◆ PROMPT 1:
Translate this sentence from the commentary on Santorum and Iran into Spanish: "Iran’s Supreme Leader Ayatollah Ali Khamenei has not publicly ordered the production of nuclear weapons."
◆ PROMPT 2:
Decide whether each statement agrees with the commentary on Santorum and Iran. Answer yes or no and quote the words that settle it.
(a) Santorum is willing to pursue negotiation with Iran.
(b) The IAEA is described as the world's nuclear watchdog.
(c) David Albright is president of the Institute for Science and International Security.

◆ SUPPLIED PASSAGE:
Each Friday in Not Fit for Dinner, C. Ryan Knight explores political issues and the preconceptions guiding our understanding of and responses to them.
Rick Santorum interviewed last week with RealClearReligion and discussed his faith. His answers adhered to the scripted line of evangelical politicians: his faith and conscience, rooted as they allegedly are in Scripture, direct his policies.
Based on Santorum’s answer, the interviewer asked if Santorum’s faith would confirm that war with Iran would be categorized as a just war. Here is Santorum’s answer:
“I think when someone is preparing a nuclear weapon and is speaking about wiping out another country . . . you have an obligation to stop a grave harm from being done. I’ve been all about trying to prevent a war in Iran, because I think if Iran gets a nuclear weapon there will be a very, very sad chapter in human history . . .”
Well, then—that’s settled. Or so such a rhetorical gesture would have us wrongly think.
Much of what Santorum says is unproved, misleading, or erroneous. It’s a stretch to say Iran is planning terrorist attacks around the world when he most likely has in mind only the U.S. and Israel. Santorum refuses to pursue negotiation with Iran, so he will have to “prevent a war in Iran” by starting a war against Iran through a blitzkrieg—a glaring contradiction. And let us not neglect that this, too, would be a very, very sad chapter in human history, as with Iraq.
Santorum’s approach to Iran is based in a double-punch combo: the hyped-up claims of Iran’s saber-rattling and the equally exaggerated doomsday claims from groups like the American Israel Public Affairs Committee (AIPAC), which claims Iran is “racing toward a nuclear weapons capability”—an unproven claim that not even the worried International Atomic Energy Agency (IAEA), the world’s nuclear watchdog, can make with certainty.
Iran may simply be saber-rattling to prove itself a formidable sovereign nation as various nations speak to it condescendingly. Iran’s Supreme Leader Ayatollah Ali Khamenei has not publicly ordered the production of nuclear weapons. Thus, preventive action against Iran would be a violation of international law. David Albright, president of the Institute for Science and International Security, has said nuclear capability does not necessarily mean Iran has decided to build a nuclear bomb.

(Stored data)
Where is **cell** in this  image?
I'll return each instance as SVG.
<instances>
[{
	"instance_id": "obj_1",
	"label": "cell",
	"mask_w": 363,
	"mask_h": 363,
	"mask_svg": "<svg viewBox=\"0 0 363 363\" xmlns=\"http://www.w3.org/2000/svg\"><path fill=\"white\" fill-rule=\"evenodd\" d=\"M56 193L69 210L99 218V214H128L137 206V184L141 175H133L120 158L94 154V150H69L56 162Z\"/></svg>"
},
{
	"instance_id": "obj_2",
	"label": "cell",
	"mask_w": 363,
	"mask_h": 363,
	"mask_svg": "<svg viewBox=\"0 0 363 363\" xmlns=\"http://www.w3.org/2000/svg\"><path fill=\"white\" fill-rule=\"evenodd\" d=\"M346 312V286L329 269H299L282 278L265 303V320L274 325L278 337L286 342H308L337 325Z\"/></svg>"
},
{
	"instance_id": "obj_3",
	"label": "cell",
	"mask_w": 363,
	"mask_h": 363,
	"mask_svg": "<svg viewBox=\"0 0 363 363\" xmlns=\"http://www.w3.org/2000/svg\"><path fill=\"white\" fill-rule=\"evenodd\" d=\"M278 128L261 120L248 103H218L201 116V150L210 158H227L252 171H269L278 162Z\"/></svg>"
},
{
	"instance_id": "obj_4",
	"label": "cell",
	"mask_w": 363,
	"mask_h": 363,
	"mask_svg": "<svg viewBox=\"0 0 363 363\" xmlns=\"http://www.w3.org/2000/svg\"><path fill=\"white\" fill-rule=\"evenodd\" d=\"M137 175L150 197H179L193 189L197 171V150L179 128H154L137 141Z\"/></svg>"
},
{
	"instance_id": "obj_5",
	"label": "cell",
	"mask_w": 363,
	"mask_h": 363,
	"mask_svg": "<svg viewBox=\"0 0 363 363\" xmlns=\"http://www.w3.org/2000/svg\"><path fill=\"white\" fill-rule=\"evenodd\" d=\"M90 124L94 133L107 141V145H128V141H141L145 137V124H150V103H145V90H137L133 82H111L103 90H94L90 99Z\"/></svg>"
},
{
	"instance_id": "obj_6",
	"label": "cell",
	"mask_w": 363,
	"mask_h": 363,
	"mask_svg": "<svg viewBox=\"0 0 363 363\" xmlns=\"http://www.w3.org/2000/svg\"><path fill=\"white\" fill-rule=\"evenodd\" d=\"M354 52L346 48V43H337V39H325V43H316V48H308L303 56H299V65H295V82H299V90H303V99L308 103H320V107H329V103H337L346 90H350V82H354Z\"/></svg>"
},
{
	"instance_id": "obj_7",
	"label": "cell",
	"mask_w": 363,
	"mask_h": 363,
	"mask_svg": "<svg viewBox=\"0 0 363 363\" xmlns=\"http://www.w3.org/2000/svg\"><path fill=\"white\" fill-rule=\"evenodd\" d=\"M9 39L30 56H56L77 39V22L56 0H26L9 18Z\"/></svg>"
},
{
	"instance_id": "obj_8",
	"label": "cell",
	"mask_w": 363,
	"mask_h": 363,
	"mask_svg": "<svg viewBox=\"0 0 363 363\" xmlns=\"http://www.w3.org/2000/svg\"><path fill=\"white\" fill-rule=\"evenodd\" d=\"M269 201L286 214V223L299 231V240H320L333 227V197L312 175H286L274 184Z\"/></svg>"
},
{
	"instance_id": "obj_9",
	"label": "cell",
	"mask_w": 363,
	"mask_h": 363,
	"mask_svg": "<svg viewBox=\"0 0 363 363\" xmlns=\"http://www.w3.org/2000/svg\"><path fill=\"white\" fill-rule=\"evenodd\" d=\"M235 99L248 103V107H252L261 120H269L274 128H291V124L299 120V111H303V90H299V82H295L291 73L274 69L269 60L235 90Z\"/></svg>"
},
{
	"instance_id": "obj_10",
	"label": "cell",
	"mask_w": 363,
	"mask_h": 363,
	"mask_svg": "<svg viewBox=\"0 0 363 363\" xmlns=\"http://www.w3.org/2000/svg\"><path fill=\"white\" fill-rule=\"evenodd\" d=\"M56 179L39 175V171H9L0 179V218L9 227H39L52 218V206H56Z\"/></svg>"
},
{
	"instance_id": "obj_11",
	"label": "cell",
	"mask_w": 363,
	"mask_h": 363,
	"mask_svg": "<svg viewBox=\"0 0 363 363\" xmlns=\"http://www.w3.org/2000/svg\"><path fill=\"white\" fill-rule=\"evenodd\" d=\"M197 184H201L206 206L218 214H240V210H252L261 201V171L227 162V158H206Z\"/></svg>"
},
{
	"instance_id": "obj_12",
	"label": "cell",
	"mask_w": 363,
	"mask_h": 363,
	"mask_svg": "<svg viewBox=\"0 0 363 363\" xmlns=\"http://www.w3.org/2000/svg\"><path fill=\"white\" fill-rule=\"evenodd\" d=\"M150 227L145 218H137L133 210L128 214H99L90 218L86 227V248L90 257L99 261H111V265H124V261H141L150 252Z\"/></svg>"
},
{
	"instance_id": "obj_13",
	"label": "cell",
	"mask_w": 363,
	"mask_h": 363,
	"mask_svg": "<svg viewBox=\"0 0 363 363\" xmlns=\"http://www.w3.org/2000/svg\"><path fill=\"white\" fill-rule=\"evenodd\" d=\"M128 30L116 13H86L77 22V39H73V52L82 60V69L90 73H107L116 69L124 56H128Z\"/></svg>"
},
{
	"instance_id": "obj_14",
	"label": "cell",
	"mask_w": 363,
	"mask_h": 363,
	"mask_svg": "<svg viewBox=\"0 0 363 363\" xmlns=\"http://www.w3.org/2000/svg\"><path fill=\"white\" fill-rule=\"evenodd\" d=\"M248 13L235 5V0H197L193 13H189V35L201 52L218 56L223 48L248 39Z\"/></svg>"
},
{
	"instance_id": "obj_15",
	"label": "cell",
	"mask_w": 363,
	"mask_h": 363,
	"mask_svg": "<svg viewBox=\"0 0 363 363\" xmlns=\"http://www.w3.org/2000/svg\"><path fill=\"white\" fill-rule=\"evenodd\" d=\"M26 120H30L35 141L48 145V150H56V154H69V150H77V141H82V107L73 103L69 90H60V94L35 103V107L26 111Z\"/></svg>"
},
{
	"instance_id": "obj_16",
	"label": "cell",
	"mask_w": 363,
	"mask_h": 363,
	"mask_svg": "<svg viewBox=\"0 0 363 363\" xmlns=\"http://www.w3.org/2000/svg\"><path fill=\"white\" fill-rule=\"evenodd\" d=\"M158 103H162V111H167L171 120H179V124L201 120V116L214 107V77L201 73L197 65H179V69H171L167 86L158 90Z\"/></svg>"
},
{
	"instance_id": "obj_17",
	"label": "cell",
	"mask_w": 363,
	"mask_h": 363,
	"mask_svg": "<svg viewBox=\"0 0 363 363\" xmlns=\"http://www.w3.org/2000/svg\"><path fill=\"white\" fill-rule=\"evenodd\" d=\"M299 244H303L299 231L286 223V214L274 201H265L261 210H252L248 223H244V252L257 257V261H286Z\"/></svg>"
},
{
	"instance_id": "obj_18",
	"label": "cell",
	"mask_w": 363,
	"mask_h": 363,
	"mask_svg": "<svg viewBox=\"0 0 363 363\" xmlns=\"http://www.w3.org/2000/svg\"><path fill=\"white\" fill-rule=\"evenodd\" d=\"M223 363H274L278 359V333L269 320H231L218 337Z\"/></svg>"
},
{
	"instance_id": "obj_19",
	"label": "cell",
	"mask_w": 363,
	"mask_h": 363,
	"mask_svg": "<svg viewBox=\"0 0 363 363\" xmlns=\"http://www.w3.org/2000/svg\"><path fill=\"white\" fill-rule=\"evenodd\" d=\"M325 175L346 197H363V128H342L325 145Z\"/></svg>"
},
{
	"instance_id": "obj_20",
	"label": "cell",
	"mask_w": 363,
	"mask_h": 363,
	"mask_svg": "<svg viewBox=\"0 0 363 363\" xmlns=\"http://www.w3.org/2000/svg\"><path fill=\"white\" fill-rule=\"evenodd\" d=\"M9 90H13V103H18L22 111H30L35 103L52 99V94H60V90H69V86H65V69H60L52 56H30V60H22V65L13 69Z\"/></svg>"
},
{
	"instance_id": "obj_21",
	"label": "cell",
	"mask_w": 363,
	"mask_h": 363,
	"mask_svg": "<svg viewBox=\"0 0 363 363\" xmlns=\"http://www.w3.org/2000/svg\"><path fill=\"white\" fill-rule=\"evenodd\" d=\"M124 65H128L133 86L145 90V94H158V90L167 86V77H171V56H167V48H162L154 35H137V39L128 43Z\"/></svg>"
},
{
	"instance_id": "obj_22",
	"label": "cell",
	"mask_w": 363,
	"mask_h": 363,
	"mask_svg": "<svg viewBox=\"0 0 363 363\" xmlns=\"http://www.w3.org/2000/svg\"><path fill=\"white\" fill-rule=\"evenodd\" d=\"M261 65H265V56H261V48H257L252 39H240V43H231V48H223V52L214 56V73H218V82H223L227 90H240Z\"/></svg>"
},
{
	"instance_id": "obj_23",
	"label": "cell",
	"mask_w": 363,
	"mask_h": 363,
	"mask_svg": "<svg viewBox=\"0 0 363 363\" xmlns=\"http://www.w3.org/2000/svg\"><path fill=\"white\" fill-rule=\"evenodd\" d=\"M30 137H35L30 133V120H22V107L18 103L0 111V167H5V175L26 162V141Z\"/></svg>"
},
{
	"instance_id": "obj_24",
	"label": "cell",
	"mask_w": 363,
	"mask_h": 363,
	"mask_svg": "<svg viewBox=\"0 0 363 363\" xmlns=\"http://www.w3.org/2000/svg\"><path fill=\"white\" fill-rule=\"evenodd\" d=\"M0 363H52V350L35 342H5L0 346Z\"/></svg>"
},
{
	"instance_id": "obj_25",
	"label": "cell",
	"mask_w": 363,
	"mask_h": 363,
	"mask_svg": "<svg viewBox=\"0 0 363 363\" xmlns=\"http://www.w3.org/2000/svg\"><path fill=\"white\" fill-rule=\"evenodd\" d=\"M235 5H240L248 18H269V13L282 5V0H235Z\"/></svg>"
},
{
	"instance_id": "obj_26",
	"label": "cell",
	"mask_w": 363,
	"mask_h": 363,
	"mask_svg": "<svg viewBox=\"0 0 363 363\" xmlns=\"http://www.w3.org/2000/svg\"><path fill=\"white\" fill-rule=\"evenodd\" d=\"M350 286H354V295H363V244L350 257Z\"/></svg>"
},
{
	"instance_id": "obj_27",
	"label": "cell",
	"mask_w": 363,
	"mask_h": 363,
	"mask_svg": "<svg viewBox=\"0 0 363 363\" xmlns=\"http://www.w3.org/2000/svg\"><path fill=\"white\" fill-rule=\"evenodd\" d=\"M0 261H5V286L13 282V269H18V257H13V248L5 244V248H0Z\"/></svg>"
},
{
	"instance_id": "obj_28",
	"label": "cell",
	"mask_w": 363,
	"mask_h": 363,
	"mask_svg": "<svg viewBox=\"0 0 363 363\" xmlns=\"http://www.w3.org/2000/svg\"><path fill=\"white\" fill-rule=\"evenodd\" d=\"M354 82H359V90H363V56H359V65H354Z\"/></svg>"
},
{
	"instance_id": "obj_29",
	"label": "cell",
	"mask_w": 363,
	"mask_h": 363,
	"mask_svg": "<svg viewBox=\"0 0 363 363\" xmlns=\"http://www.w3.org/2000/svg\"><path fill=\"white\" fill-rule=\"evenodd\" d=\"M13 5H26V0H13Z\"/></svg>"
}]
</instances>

◆ WORKED SOLUTION 1:
El Líder Supremo de Irán, el ayatolá Alí Jamenei, no ha ordenado públicamente la producción de armas nucleares.

◆ WORKED SOLUTION 2:
(a) No: "Santorum refuses to pursue negotiation with Iran"
(b) Yes: "the worried International Atomic Energy Agency (IAEA), the world’s nuclear watchdog"
(c) Yes: "David Albright, president of the Institute for Science and International Security"